- **WORK REQUEST**: Show each line in the listing below that contains the word "site".

- **EXERCISE DATA**:
-=-=-
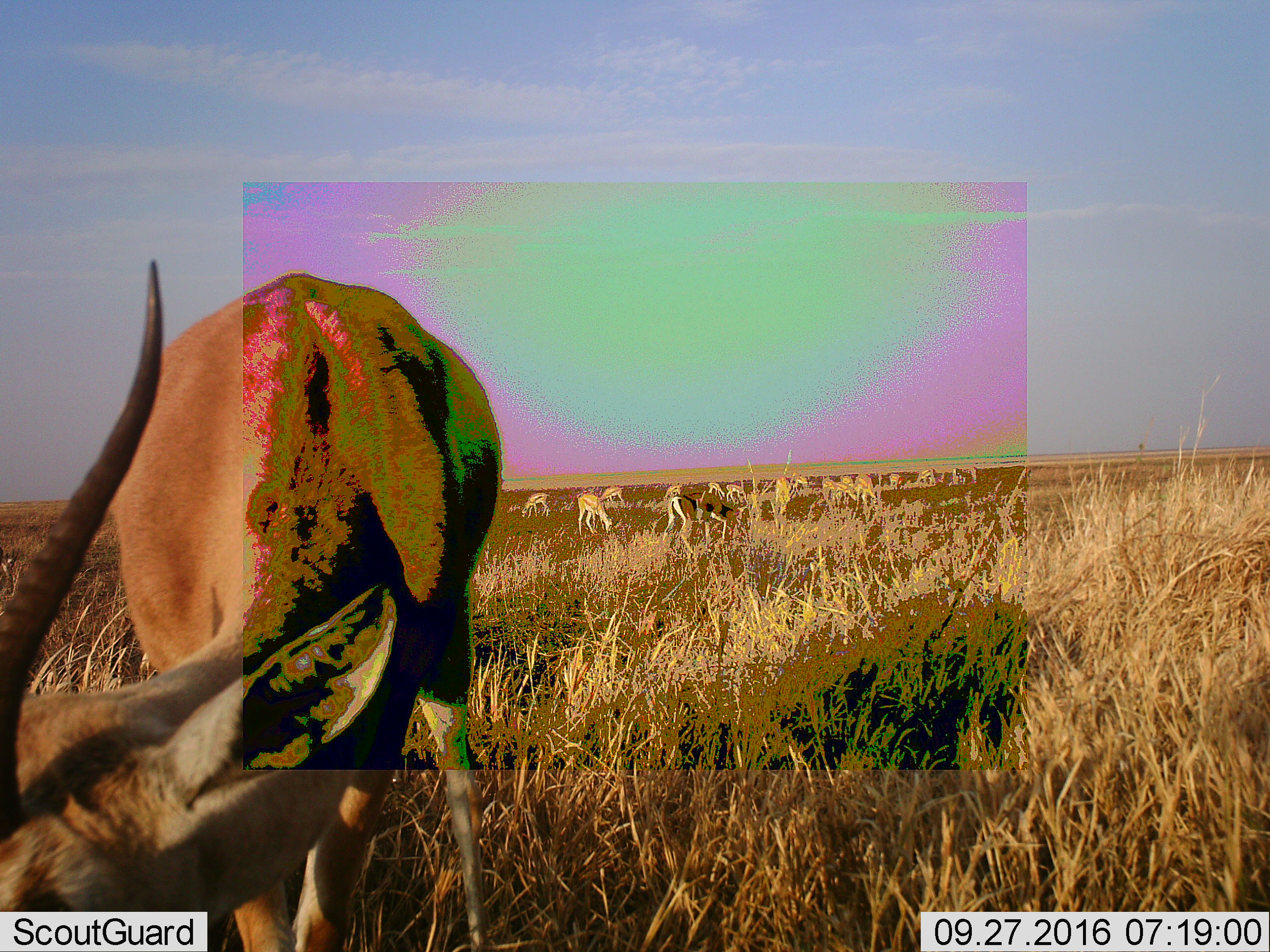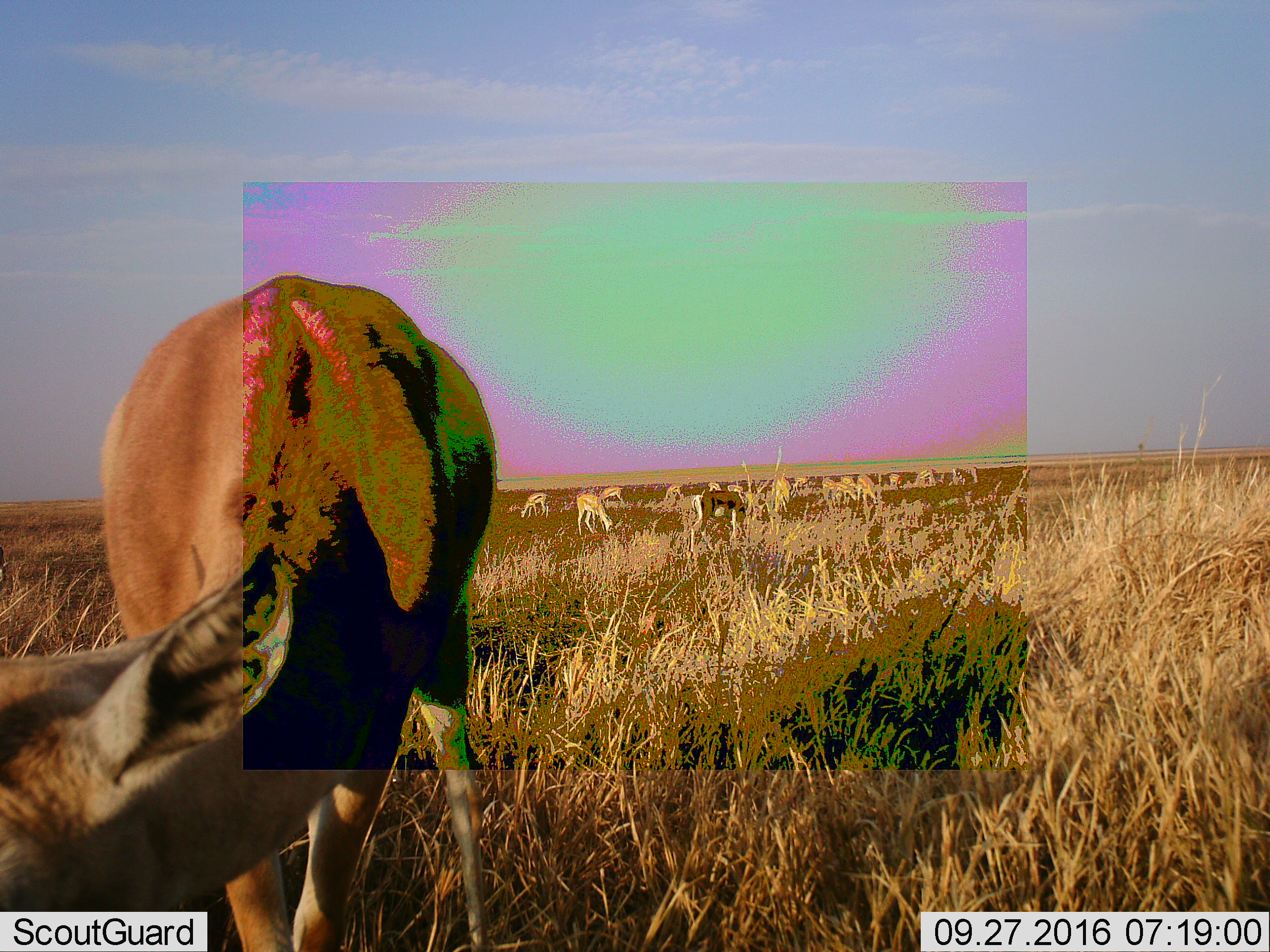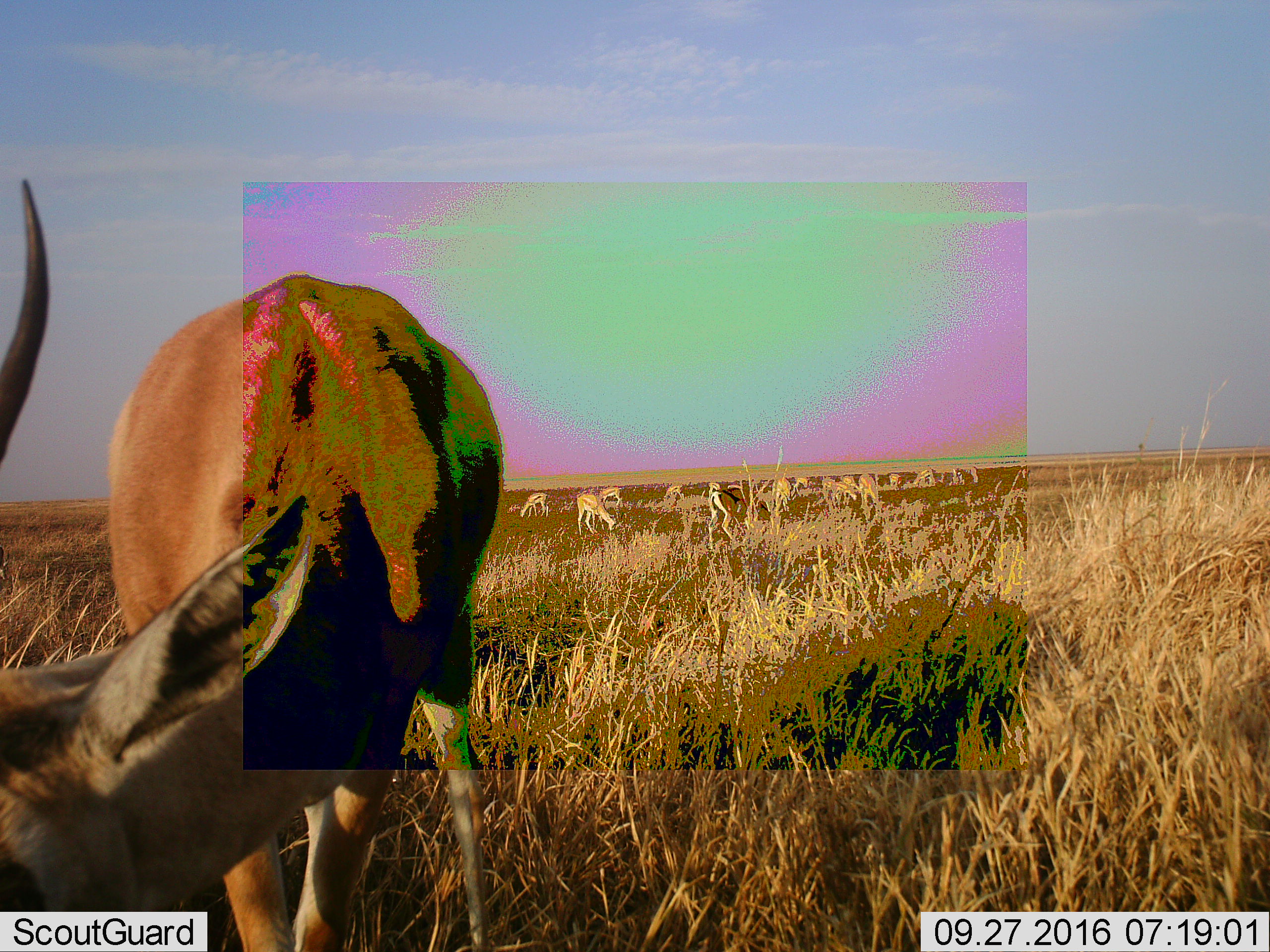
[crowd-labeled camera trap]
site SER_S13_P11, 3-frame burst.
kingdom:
-=-=-
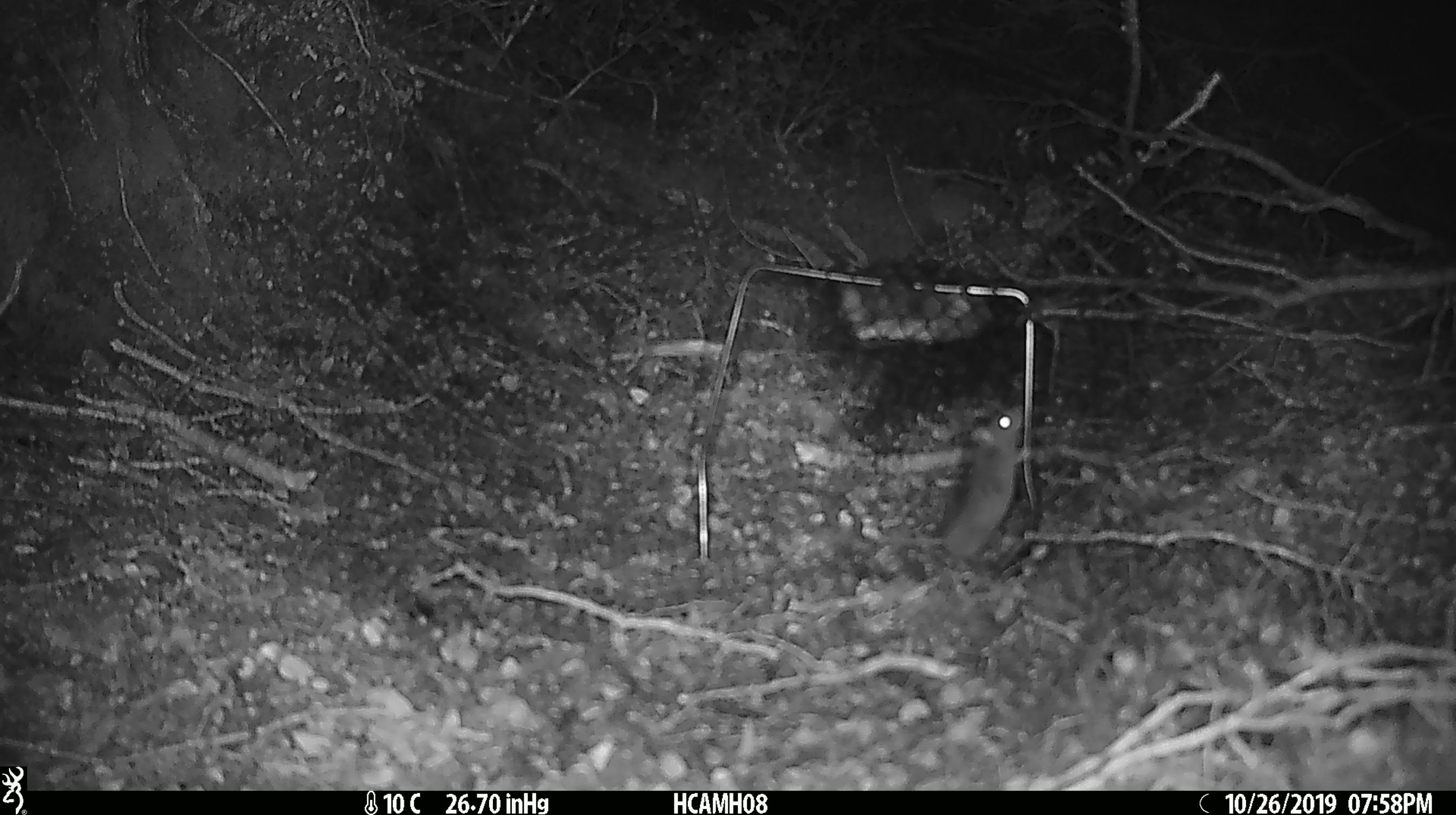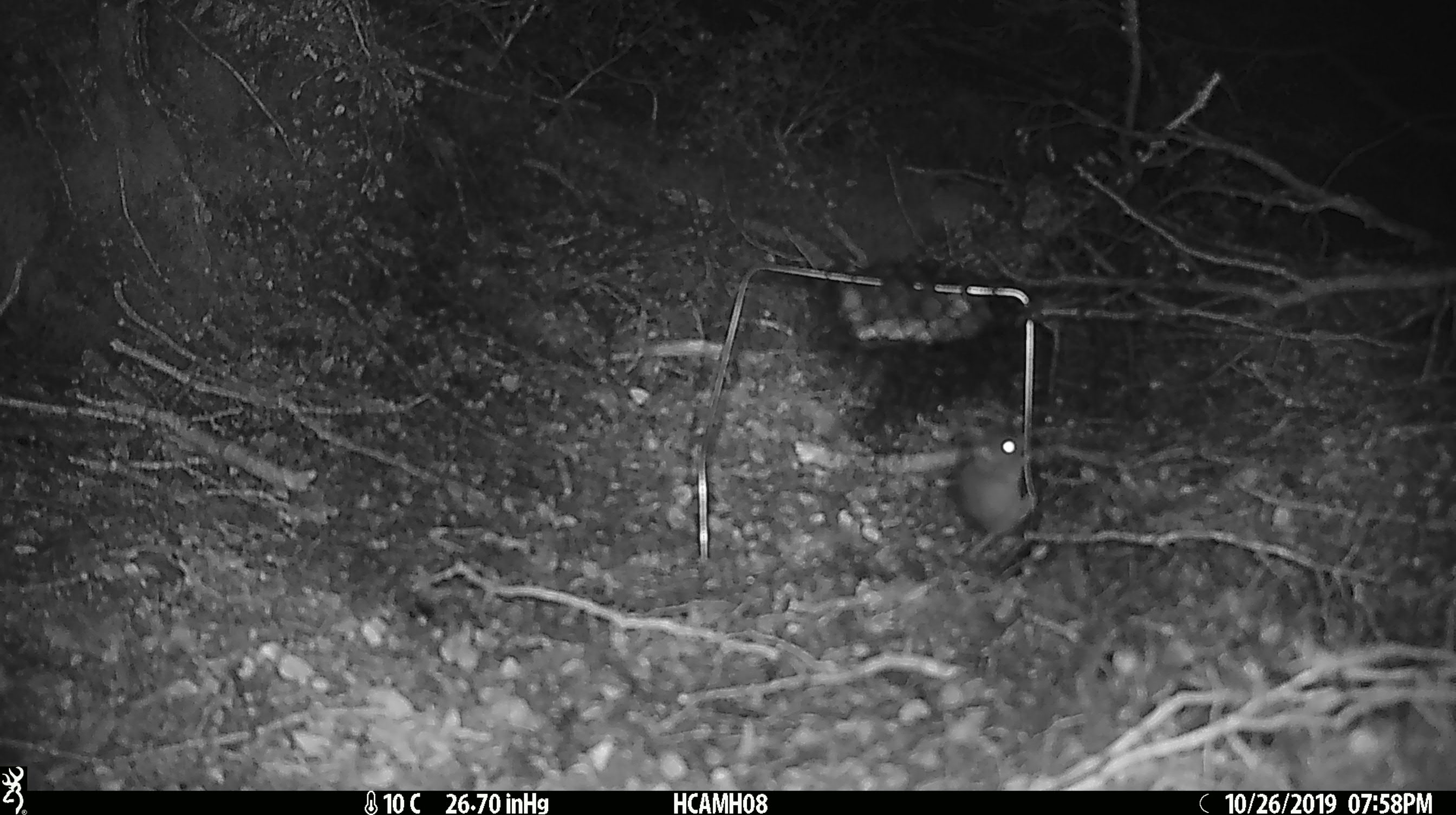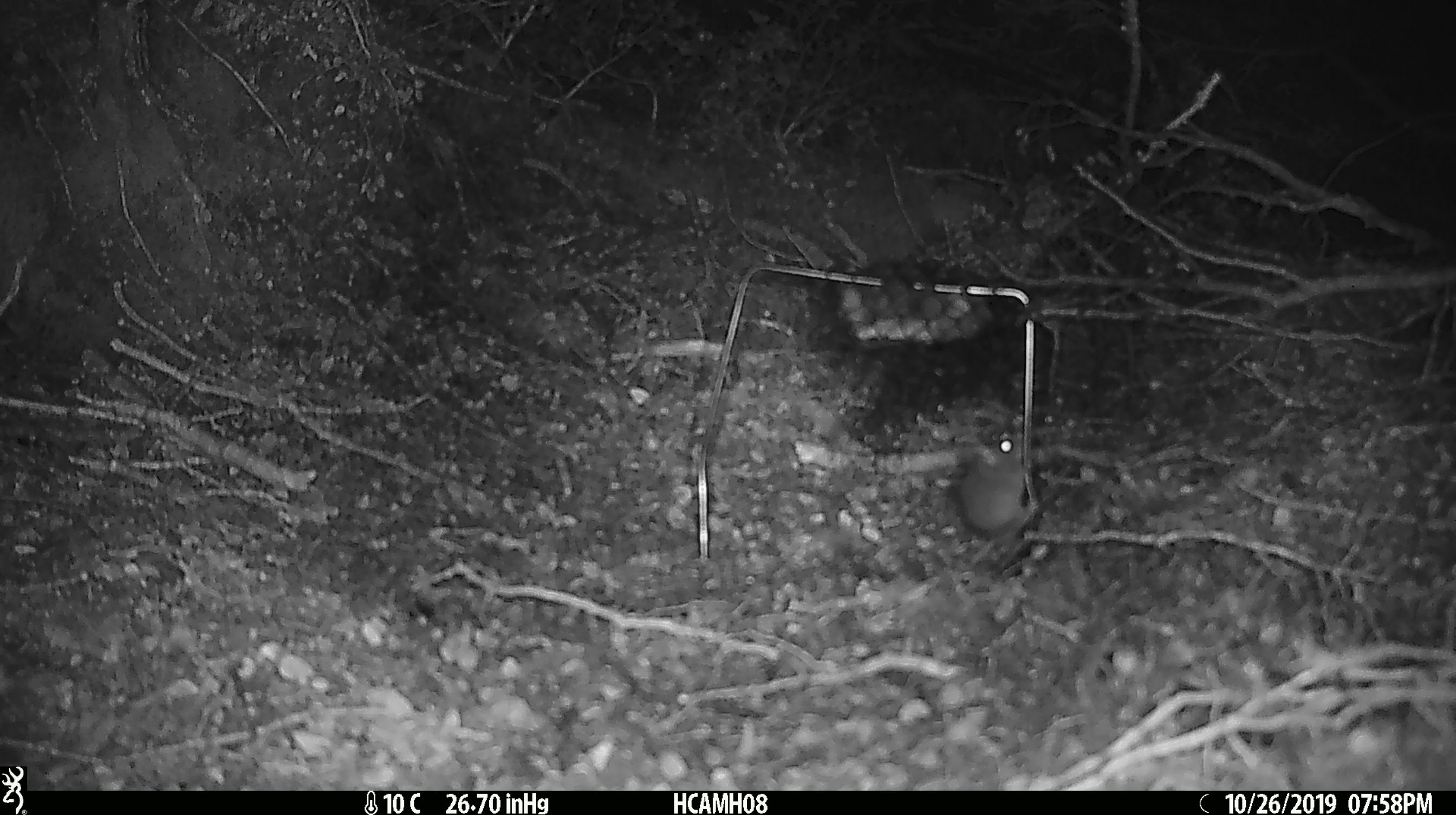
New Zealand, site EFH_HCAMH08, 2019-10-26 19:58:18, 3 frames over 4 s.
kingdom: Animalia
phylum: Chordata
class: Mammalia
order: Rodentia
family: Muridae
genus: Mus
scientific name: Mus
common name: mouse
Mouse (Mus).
-=-=-
- **EXERCISE RESULT**:
site SER_S13_P11, 3-frame burst.
New Zealand, site EFH_HCAMH08, 2019-10-26 19:58:18, 3 frames over 4 s.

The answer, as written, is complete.